[Records from a data collection]
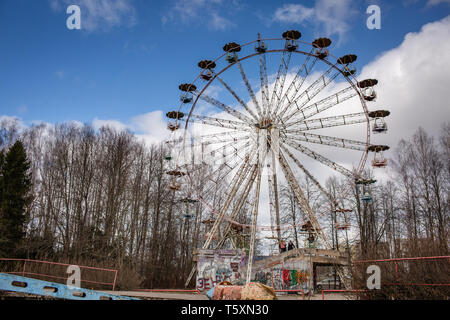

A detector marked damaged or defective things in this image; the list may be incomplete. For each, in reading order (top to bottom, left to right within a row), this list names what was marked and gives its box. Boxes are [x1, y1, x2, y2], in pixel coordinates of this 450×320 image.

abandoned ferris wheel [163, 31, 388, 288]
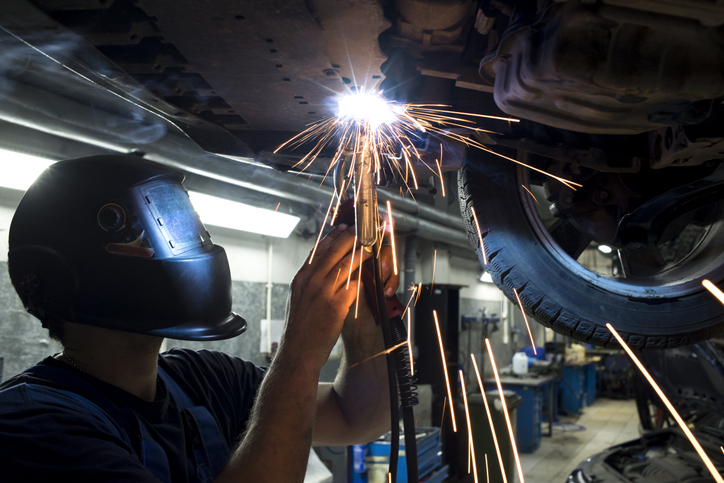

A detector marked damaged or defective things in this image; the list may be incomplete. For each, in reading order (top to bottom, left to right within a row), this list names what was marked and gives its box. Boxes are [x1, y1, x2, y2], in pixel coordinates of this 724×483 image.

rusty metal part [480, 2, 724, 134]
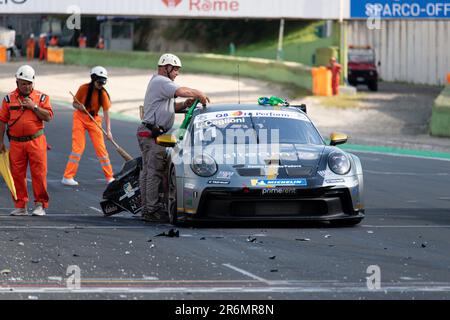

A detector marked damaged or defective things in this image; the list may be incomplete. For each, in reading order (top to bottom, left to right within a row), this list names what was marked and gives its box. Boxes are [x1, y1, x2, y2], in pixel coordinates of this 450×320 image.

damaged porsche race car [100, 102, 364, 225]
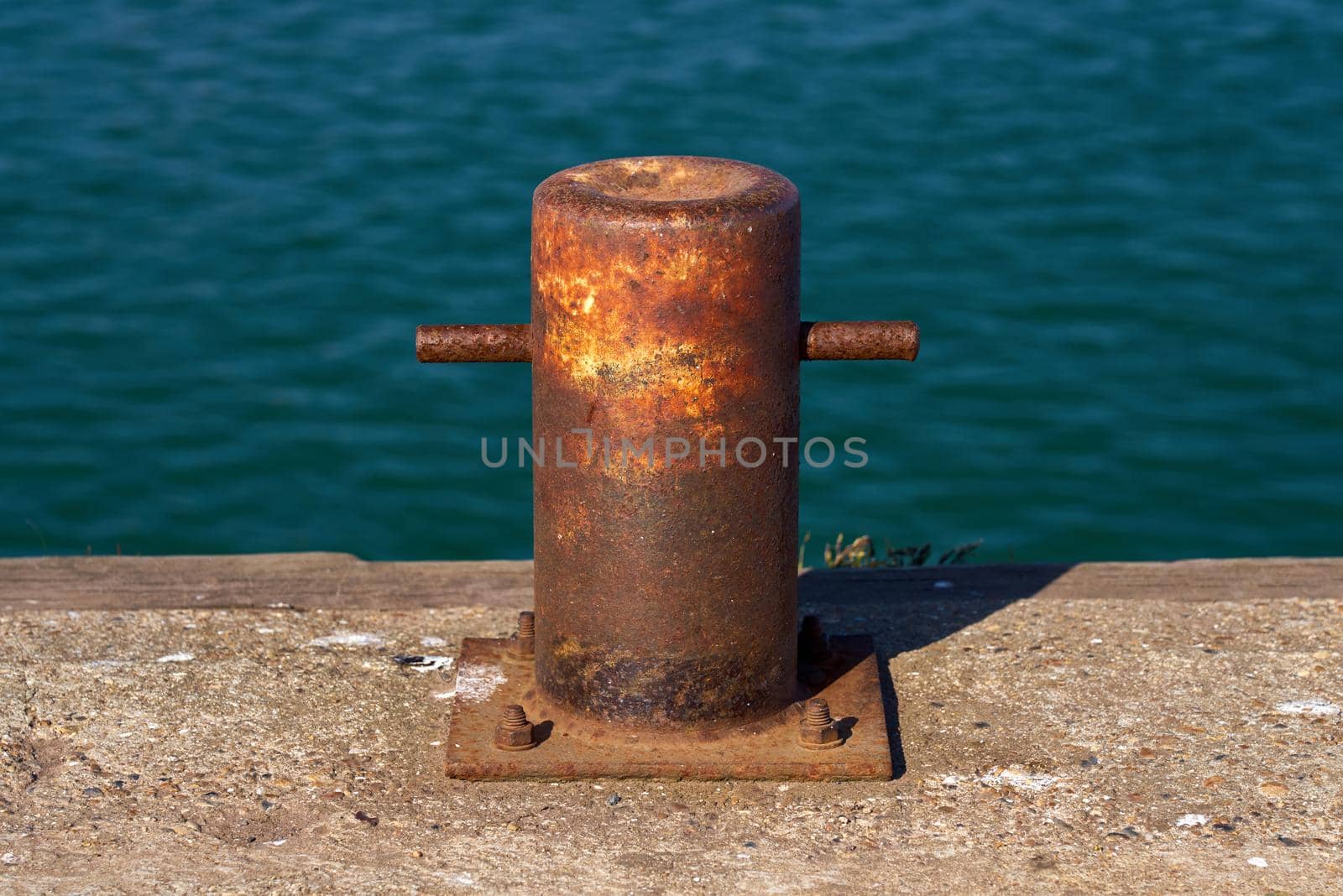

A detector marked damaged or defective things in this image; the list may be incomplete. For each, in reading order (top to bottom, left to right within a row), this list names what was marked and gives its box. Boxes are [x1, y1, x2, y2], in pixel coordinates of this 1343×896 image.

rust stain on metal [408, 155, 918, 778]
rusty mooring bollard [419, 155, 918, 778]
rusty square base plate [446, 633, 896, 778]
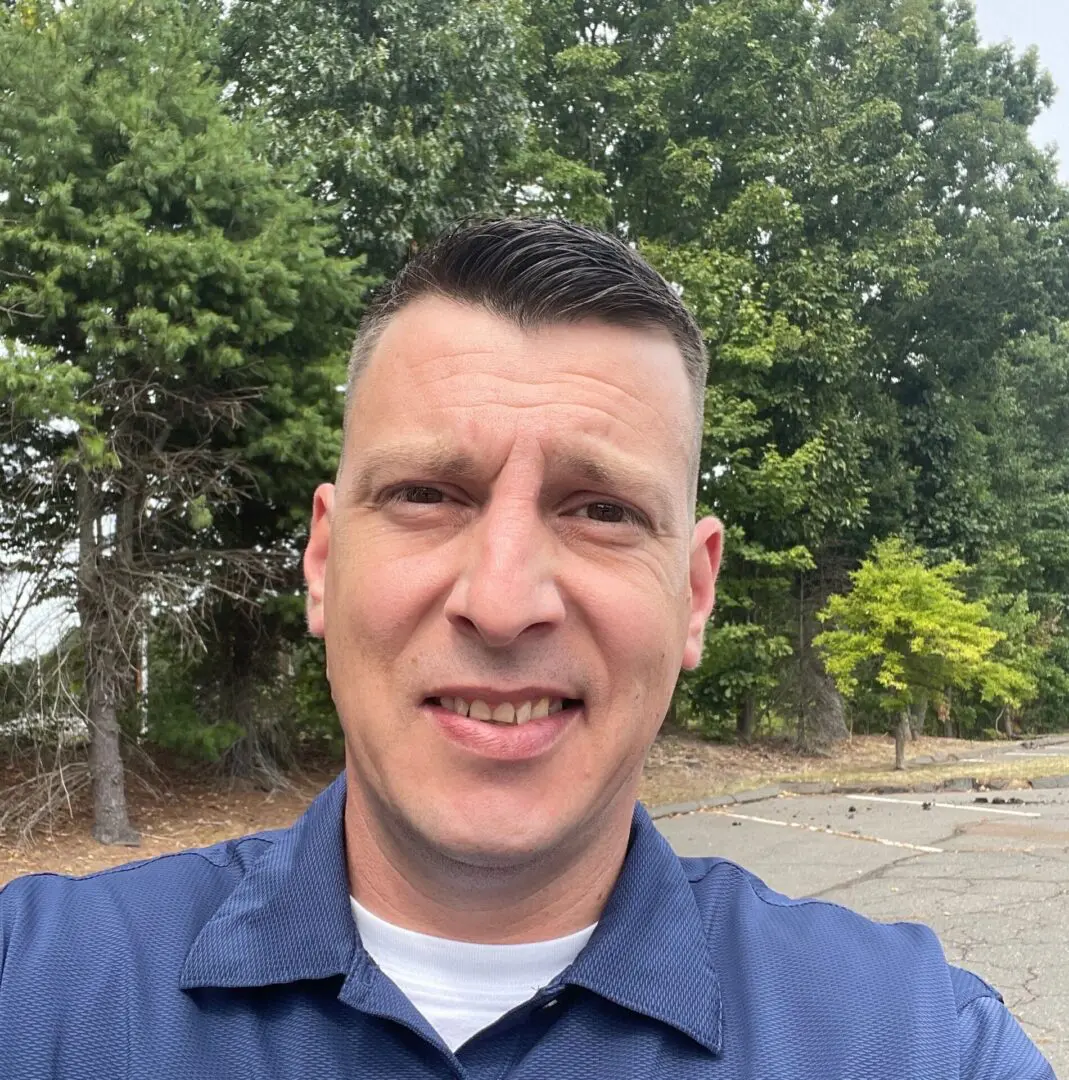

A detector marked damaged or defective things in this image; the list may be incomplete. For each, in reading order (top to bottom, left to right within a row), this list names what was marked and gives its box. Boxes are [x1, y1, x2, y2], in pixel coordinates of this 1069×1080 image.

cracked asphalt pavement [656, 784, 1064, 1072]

Objective: Could you output the lines of the material exactly as they stand, beginning with the line that contains "this 1343×896 image." and including that line, then continuing through the end of the material? Omit the pictures from your answer.

Response for this exercise:
A detector marked damaged or defective things in this image; the list may be incomplete. For each, in reading order (top to bottom, left to right within a row), this list names what was marked and gives its box. Boxes are [x1, y1, x2, y2], in pixel coordinates of this 1343×896 image.

rust stain on metal [408, 155, 918, 778]
rusty mooring bollard [419, 155, 918, 778]
rusty square base plate [446, 633, 896, 778]

A detector marked damaged or defective things in this image; the list may be incomplete. For each, in reading order (top to bottom, left to right within a row), this list names what was marked and gives its box. Boxes are [x1, y1, x2, y2], in pixel coordinates of this 1069×1080 image.

cracked asphalt pavement [656, 784, 1064, 1072]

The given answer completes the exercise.